Nevens ‘Doet gij aan zingen?’ (uit mijn ‘leidend’ dagblad) stel ik gerust: Doet gij aan schieten? doet gij aan bollen? doet gij aan kaarten? doet gij aan vogelpik? Voortgaande op mijn Leerboek voor Aardrijkskunde waar de Tibetanen doen aan veeteelt terwijl in de oasen van Turkestan gedaan wordt aan landbouw, schrijf ik even keurig: In 't Poperingsche doet men aan hoppeteelt, aan de kust wordt gedaan aan vischvangst, terwijl men in de Leiestreek doet aan vlasvezelbereiding; over heel 't land wordt gedaan aan aardappelteelt; mijn peter doet aan pelskonijnen en mijn grootvader wilde nooit doen aan zakkevetten (d.i. kunstbemesting in A.B.).

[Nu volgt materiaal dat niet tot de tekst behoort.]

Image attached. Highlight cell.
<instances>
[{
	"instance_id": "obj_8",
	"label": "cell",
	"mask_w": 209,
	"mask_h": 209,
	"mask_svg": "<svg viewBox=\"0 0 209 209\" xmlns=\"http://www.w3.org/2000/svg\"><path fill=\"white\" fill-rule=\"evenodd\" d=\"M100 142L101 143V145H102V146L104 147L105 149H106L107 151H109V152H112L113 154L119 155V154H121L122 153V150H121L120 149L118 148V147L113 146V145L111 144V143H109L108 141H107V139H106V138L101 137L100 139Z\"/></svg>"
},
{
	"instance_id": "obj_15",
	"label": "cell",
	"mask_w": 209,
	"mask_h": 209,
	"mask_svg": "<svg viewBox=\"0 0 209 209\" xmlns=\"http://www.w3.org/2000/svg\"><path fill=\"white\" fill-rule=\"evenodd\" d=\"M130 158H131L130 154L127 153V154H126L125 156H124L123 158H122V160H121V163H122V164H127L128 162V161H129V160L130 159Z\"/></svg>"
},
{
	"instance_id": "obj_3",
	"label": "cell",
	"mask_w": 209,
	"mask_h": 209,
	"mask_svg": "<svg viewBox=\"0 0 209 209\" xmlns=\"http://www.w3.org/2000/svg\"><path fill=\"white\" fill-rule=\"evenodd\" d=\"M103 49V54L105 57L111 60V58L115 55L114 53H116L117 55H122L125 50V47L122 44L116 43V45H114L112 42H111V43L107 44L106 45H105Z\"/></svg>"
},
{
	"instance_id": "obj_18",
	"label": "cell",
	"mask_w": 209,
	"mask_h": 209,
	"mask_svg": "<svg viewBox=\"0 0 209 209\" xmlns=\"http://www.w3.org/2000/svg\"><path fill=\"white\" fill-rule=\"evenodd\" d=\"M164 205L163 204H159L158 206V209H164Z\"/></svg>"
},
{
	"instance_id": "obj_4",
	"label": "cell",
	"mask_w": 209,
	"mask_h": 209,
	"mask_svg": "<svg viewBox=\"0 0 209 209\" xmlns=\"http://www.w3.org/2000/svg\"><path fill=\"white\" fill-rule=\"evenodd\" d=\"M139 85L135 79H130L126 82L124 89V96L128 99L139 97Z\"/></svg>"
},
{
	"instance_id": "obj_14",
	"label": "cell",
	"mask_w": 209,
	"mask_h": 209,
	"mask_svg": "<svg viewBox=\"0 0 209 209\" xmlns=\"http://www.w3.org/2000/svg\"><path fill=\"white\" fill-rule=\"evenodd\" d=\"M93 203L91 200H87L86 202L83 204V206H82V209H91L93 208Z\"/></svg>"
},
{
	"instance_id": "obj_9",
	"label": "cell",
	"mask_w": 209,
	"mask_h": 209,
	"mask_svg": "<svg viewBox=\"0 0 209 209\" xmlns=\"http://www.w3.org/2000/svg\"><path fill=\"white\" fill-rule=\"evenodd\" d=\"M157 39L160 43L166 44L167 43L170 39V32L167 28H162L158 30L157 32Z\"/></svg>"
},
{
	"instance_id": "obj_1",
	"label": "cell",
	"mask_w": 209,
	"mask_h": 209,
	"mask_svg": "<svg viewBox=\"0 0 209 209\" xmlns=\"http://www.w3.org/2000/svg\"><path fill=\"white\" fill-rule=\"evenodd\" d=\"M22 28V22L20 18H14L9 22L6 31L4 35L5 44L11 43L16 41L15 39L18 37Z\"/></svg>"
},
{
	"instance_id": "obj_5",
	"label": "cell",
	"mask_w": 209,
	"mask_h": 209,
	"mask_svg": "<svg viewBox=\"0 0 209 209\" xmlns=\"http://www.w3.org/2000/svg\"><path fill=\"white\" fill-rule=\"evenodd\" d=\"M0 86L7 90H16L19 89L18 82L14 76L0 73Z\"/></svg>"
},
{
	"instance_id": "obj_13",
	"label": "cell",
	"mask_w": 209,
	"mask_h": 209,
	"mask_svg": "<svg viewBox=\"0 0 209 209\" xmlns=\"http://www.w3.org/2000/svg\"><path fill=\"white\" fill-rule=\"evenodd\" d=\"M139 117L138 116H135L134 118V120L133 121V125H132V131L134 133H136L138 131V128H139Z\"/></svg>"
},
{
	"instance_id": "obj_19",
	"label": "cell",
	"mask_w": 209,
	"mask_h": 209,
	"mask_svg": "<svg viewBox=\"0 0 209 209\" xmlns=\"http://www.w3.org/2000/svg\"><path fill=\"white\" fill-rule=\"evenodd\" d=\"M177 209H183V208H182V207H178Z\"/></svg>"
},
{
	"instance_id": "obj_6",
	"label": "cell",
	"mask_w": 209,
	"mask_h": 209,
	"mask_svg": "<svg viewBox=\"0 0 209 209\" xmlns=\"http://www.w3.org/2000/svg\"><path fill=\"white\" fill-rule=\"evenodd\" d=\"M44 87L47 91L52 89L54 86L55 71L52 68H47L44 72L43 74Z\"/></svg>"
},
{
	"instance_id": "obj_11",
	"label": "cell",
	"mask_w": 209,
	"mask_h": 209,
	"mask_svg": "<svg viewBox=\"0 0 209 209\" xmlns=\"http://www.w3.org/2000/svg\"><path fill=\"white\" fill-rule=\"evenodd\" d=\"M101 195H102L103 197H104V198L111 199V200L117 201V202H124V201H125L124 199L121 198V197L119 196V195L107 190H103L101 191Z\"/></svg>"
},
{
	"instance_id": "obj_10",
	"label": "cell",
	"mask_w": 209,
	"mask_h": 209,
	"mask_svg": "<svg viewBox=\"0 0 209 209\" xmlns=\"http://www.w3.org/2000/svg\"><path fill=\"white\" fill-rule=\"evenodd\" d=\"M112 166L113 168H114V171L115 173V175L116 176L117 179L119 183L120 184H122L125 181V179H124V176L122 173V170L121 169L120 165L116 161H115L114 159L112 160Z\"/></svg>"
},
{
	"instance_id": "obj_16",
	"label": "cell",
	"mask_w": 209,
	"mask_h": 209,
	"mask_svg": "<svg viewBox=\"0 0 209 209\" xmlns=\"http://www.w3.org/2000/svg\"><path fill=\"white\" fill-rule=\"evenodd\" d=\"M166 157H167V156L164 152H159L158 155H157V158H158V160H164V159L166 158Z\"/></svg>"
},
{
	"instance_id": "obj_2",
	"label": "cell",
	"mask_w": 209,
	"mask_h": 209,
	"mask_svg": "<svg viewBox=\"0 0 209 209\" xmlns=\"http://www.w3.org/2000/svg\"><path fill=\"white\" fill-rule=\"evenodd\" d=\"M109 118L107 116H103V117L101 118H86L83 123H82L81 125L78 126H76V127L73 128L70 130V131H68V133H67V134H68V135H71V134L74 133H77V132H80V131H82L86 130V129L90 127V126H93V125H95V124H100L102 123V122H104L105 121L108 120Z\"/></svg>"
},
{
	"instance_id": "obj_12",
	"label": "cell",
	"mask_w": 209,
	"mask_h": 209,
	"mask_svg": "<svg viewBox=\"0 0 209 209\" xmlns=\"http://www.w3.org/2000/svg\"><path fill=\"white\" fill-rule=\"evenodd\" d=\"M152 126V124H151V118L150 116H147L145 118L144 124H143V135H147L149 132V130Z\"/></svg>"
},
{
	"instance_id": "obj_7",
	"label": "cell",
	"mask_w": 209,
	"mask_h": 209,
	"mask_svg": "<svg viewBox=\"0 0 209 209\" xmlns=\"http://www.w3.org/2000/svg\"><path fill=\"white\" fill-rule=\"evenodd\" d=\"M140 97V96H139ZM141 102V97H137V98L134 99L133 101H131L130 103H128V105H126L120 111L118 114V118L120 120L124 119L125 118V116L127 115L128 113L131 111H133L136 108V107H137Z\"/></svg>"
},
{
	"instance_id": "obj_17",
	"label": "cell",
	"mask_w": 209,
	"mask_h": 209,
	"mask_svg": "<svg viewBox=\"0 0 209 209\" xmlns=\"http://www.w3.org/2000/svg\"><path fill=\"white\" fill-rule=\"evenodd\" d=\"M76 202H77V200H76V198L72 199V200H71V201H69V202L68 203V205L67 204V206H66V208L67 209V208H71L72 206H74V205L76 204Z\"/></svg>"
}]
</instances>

Vanwaar komt dit lieve koningskind? Het Nederlandsch kent: Hij doet wat aan schilderen d.i. hij liefhebbert van verre. Zonder den noodigen wat is ‘doen aan’ binnengerukt en mag en moet alles zeggen. Het verdringt een heele reeks wendingen als: hij leert, hij werkt voor, werkt mede aan, bedrijft, staat in, is bezig met, heeft zin voor, heeft verstand van, vindt smaak in; hij volgt, stelt belang in, kan meespreken over.... En deze wendingen zijn er nog maar noodig als onze rijke schat van eigene werkwoorden te kort schiet. Maar zeggen dat mijn gebuurvrouw ‘doet aan strijken’ en mijn meid ‘doet aan koken’ dat is niets anders dan doen aan belachelijke grootdoenerij, doen aan wansmakelijke gemaaktheid. 't Is noodig geworden te doen aan overdrijving om die luie aandoenlijkheid uit onze taal te weren.
Kiliaan.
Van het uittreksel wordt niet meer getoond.